* [Énoncé] D'après la critique des sonates de Brahms reproduite ci-dessous, sous quel label Jean-Guihen Queyras et Alexandre Tharaud enregistrent-ils ensemble pour la première fois ?

* [Extrait choisi]
---

Brahms
Sonates pour violoncelle et piano
Johannes Brahms, Sonates pour violoncelle et piano, Danses hongroises. Jean-Guihen Queyras, violoncelle, Alexandre Tharaud, piano. CD Erato, 71’31.
Peut-on rêver plus intime entente qu’entre le violoncelle riche et profond de Jean-Guihen Queyras et le piano élégant et subtil d’Alexandre Tharaud? Ces deux-là jouent depuis longtemps ensemble, mais enregistrent de concert pour la première fois sous le label Erato. La complicité éclate dans les moindres inflexions, les choix de tempo et le jeu des couleurs mariées, dans la dynamique des deux sonates de Brahms pour violoncelle et piano, ici assorties de transcriptions rayonnantes de quelques Danses Hongroises. Cette harmonie est d’autant plus remarquable que l’association des deux instruments ne va pas de soi et que le violoncelle de Queyras ne cède en rien en vélocité au piano de Tharaud.

---

* [Documents fournis]

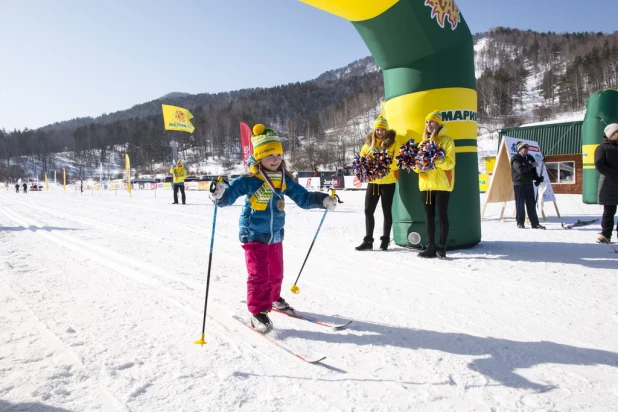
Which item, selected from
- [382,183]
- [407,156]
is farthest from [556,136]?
[407,156]

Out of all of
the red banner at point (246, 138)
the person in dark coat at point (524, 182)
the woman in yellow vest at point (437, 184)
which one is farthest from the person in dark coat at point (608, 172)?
the red banner at point (246, 138)

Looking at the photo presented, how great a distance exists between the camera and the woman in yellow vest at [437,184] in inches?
200

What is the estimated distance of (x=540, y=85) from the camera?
269 feet

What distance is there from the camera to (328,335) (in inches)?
114

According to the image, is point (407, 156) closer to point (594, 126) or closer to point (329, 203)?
point (329, 203)

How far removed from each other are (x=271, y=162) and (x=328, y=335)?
5.12ft

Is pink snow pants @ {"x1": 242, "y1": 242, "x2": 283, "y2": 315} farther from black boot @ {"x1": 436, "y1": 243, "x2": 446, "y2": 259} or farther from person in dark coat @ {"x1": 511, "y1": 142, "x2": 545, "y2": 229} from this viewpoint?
person in dark coat @ {"x1": 511, "y1": 142, "x2": 545, "y2": 229}

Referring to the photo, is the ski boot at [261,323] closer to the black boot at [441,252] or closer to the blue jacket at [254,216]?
the blue jacket at [254,216]

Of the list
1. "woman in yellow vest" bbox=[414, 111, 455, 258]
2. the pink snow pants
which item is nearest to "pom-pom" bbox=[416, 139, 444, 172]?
"woman in yellow vest" bbox=[414, 111, 455, 258]

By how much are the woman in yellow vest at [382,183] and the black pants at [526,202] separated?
151 inches

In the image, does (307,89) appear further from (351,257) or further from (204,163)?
(351,257)

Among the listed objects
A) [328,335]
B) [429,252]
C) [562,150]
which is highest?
[562,150]

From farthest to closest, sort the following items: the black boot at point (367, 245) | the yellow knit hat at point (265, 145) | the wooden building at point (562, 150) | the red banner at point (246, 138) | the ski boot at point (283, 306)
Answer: the wooden building at point (562, 150) < the red banner at point (246, 138) < the black boot at point (367, 245) < the ski boot at point (283, 306) < the yellow knit hat at point (265, 145)

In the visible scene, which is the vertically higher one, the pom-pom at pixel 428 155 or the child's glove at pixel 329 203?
the pom-pom at pixel 428 155
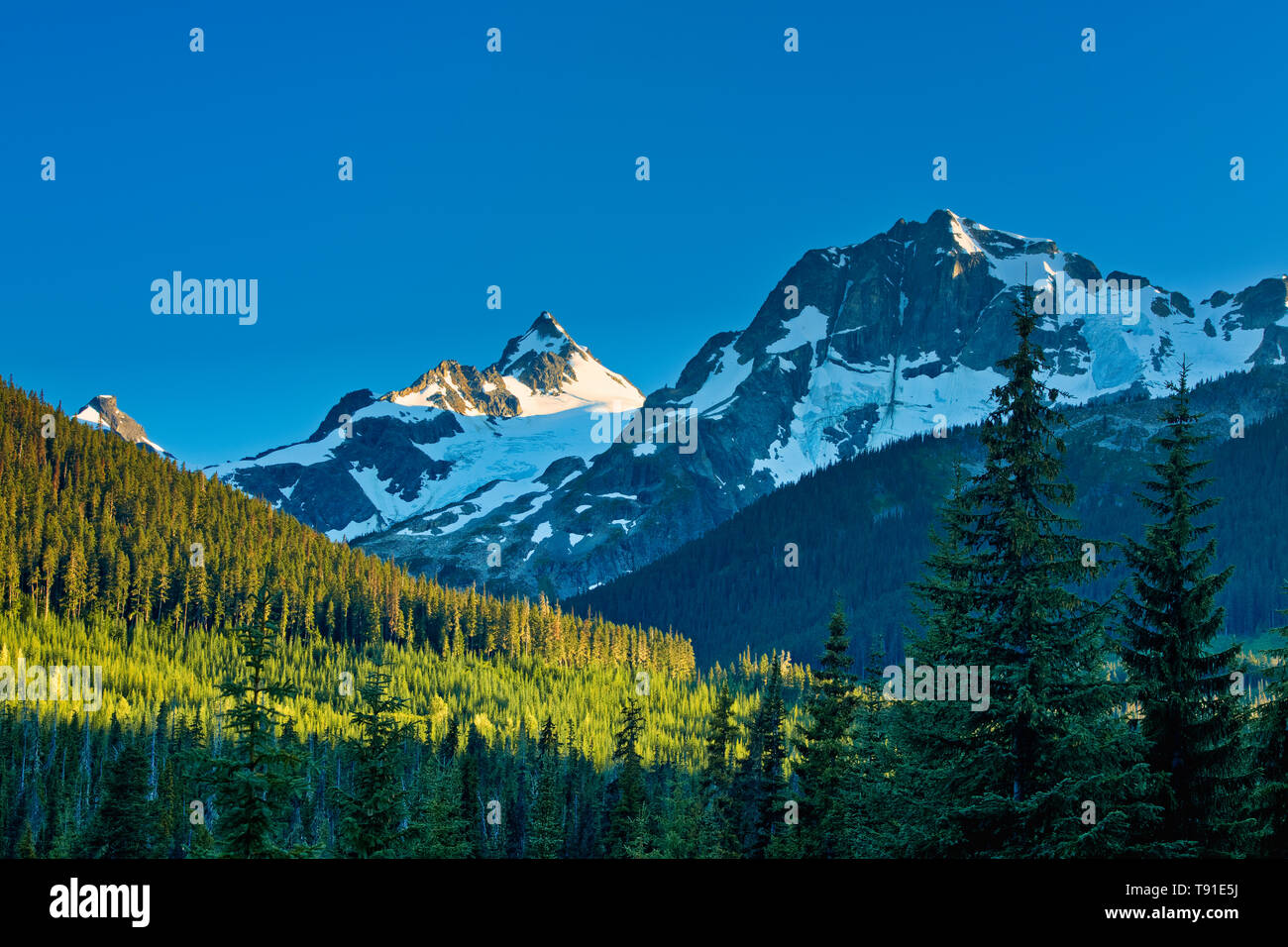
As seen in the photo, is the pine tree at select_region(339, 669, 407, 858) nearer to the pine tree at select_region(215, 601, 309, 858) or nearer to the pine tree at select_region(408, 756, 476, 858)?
the pine tree at select_region(408, 756, 476, 858)

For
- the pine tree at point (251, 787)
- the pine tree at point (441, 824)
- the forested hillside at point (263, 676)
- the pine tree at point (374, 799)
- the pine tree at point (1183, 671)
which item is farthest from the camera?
the forested hillside at point (263, 676)

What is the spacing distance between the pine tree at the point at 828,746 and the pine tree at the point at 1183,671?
13986 mm

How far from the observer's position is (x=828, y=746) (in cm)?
4016

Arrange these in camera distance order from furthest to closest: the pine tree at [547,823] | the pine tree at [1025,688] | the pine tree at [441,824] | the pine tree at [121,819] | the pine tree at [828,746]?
the pine tree at [547,823] < the pine tree at [121,819] < the pine tree at [441,824] < the pine tree at [828,746] < the pine tree at [1025,688]

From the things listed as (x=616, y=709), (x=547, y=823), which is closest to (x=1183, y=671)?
(x=547, y=823)

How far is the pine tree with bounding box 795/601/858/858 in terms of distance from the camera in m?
38.8

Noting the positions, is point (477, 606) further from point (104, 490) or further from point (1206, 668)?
point (1206, 668)

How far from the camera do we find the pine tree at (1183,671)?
81.7 ft

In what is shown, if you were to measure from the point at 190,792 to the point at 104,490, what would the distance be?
114 metres

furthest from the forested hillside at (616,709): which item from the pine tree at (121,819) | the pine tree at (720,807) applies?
the pine tree at (720,807)

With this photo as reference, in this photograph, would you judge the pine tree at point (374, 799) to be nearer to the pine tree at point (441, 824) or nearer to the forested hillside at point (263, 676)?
the forested hillside at point (263, 676)

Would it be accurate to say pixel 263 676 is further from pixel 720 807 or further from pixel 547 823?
pixel 547 823
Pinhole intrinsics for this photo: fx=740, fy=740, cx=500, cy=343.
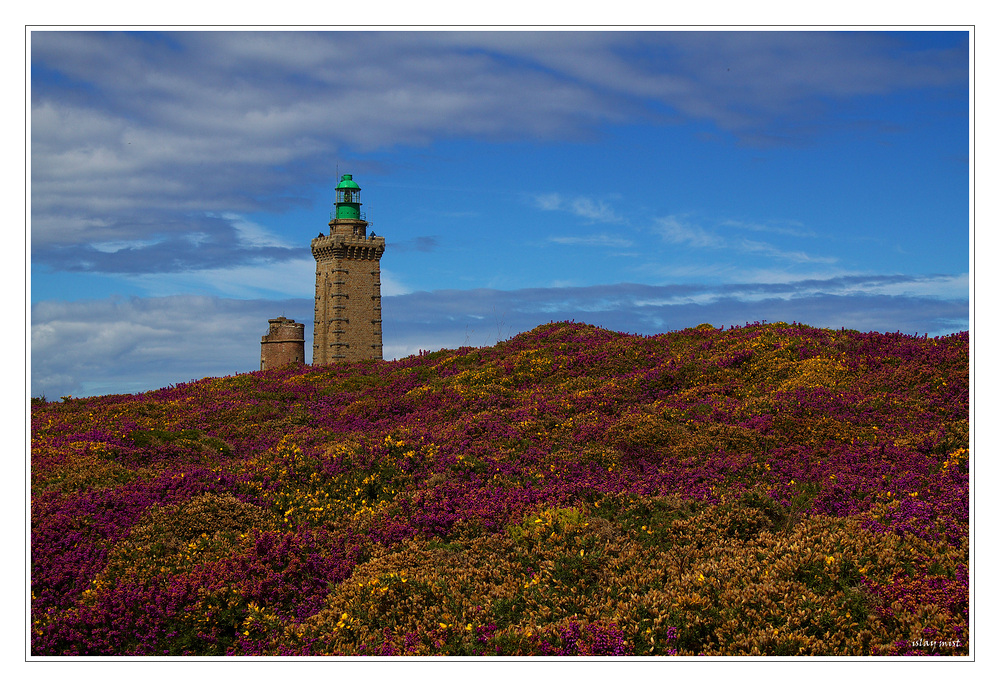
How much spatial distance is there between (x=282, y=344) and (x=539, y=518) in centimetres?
3865

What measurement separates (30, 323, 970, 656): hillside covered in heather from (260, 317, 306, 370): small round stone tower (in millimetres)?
24516

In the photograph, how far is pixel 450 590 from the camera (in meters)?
12.5

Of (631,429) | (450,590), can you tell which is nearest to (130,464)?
(450,590)

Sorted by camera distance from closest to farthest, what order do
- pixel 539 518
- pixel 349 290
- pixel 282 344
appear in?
pixel 539 518
pixel 282 344
pixel 349 290

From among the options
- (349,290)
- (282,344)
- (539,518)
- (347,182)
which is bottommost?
(539,518)

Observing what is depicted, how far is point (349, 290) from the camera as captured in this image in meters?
64.2

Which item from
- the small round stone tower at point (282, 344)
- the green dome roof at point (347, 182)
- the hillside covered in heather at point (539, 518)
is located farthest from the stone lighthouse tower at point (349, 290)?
the hillside covered in heather at point (539, 518)

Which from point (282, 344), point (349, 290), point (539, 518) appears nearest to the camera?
point (539, 518)

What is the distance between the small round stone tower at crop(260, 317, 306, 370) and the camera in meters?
50.0

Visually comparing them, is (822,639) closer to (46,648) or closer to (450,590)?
(450,590)

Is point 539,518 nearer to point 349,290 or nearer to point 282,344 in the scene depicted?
point 282,344

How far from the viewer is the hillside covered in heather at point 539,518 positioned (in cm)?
1130

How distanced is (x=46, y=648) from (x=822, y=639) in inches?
476

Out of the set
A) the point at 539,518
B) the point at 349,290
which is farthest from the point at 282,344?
the point at 539,518
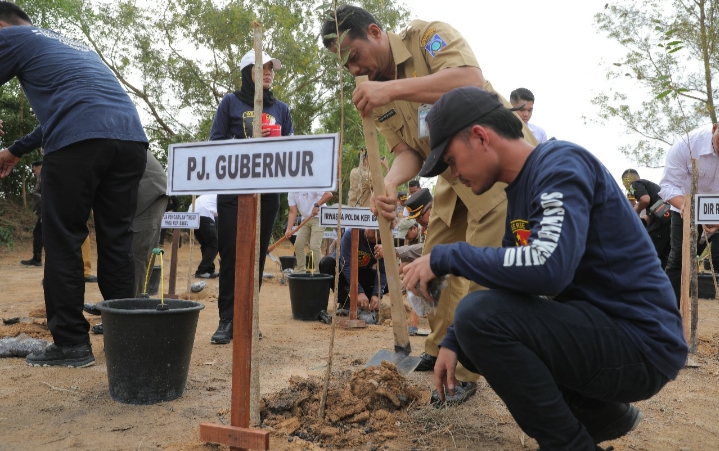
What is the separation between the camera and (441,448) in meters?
2.16

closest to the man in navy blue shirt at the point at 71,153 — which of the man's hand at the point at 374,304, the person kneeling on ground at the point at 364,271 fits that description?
the person kneeling on ground at the point at 364,271

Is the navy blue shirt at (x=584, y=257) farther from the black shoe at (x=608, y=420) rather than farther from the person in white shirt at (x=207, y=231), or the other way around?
the person in white shirt at (x=207, y=231)

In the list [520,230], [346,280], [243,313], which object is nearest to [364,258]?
[346,280]

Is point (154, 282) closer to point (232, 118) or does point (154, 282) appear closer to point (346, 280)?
point (346, 280)

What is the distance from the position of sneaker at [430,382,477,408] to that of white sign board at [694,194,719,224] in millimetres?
2303

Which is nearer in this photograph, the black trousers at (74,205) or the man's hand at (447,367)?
the man's hand at (447,367)

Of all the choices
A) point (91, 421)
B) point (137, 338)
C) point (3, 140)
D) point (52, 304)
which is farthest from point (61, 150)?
point (3, 140)

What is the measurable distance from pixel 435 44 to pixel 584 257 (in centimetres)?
146

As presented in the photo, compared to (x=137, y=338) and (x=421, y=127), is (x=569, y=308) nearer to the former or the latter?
(x=421, y=127)

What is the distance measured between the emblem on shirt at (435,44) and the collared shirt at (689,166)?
105 inches

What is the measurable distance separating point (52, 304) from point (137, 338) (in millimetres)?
948

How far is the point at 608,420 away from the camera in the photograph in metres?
1.90

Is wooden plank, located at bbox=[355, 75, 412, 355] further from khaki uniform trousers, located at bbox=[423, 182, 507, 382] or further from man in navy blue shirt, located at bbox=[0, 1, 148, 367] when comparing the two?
man in navy blue shirt, located at bbox=[0, 1, 148, 367]

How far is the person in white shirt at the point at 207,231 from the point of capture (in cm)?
862
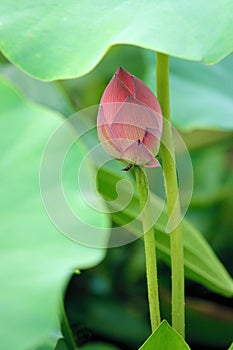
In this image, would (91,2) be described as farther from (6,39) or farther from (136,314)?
(136,314)

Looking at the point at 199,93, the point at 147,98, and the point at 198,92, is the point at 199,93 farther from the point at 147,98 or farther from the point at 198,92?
the point at 147,98

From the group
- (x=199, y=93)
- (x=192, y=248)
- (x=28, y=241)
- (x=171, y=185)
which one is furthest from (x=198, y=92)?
(x=28, y=241)

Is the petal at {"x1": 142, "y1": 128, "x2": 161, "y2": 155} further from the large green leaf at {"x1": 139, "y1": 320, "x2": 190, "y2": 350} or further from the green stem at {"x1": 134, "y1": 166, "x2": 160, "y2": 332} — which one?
the large green leaf at {"x1": 139, "y1": 320, "x2": 190, "y2": 350}

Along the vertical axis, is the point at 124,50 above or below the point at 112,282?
above

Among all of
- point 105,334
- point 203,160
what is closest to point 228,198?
point 203,160

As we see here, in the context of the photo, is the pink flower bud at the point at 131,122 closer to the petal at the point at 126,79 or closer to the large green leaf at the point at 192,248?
the petal at the point at 126,79

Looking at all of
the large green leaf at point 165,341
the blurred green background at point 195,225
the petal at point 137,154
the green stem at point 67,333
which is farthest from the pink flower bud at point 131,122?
the blurred green background at point 195,225
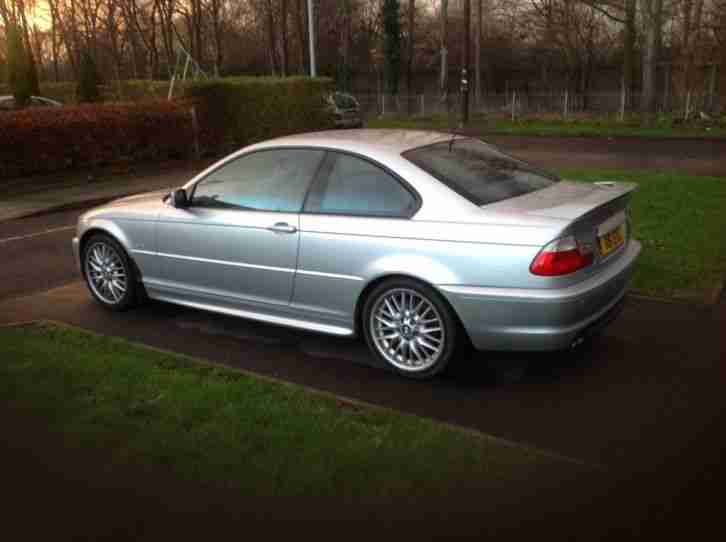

---

* [Corrigé détaillé] Sous le label Erato.